The Snapdragon Dev Kit is canceled. Snapdragon as a whole sure as hell isn't canceled, and Windows on Snapdragon isn't, either. There's loads of Windows laptops using Snapdragon with more continuing to release.
It's just the "dev kit". Snapdragon for the laptop form factor is alive and well. You don't need a devkit for a laptop running Windows and QCOM easily figured that out.
I wanted to order one of these and then Qualcomm cancelled it.
Then I knew Windows ARM probably wasn't going to make it. Why any technical person would want a PC( not including Macs)that explicitly can't run Linux I'll never know.
Technical person that knows UNIX since being introduced to it via Xenix in 1993, and has used plenty of UNIX flavours since then.

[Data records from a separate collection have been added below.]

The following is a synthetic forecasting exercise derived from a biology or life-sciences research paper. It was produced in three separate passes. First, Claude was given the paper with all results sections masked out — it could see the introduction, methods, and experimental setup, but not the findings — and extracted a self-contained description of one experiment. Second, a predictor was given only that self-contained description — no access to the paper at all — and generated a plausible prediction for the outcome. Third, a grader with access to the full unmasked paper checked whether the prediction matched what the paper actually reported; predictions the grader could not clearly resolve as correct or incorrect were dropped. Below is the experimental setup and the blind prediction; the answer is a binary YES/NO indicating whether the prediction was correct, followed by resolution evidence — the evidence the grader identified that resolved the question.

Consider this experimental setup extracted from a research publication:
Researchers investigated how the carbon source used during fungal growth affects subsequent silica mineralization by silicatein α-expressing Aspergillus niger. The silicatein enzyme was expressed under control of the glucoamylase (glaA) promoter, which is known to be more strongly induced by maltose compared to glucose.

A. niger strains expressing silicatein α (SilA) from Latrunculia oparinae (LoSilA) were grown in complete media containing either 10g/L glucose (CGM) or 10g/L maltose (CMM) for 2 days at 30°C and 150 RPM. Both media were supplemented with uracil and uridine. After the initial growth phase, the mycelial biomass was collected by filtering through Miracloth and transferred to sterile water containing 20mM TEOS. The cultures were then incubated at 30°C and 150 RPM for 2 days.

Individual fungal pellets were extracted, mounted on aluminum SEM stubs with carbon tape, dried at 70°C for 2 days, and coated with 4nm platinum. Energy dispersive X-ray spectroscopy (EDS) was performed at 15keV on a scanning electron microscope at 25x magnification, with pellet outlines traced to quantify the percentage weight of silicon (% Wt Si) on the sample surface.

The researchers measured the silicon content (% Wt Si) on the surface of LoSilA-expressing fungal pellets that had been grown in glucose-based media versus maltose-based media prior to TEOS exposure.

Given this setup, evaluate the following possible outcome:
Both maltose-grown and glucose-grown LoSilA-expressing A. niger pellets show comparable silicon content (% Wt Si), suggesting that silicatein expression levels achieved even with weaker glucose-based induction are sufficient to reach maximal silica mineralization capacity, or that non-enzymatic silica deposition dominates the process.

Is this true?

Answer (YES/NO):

Some of us like the experience of Visual Studio, being able to do graphics development with modern graphics APIs that don't require a bazillion of code lines, with debuggers, not having to spend weekends trying to understand why yet again YouTube videos are not being hardware accelerated, scout for hardware that is supposed to work and then fails because the new firmaware update is no longer compatible,....
Your comment appears to address the question "why use Windows" (even though the answer doesn't really make sense to me), but that's not the question asked in GP. The question was "Why buy a Windows on ARM device"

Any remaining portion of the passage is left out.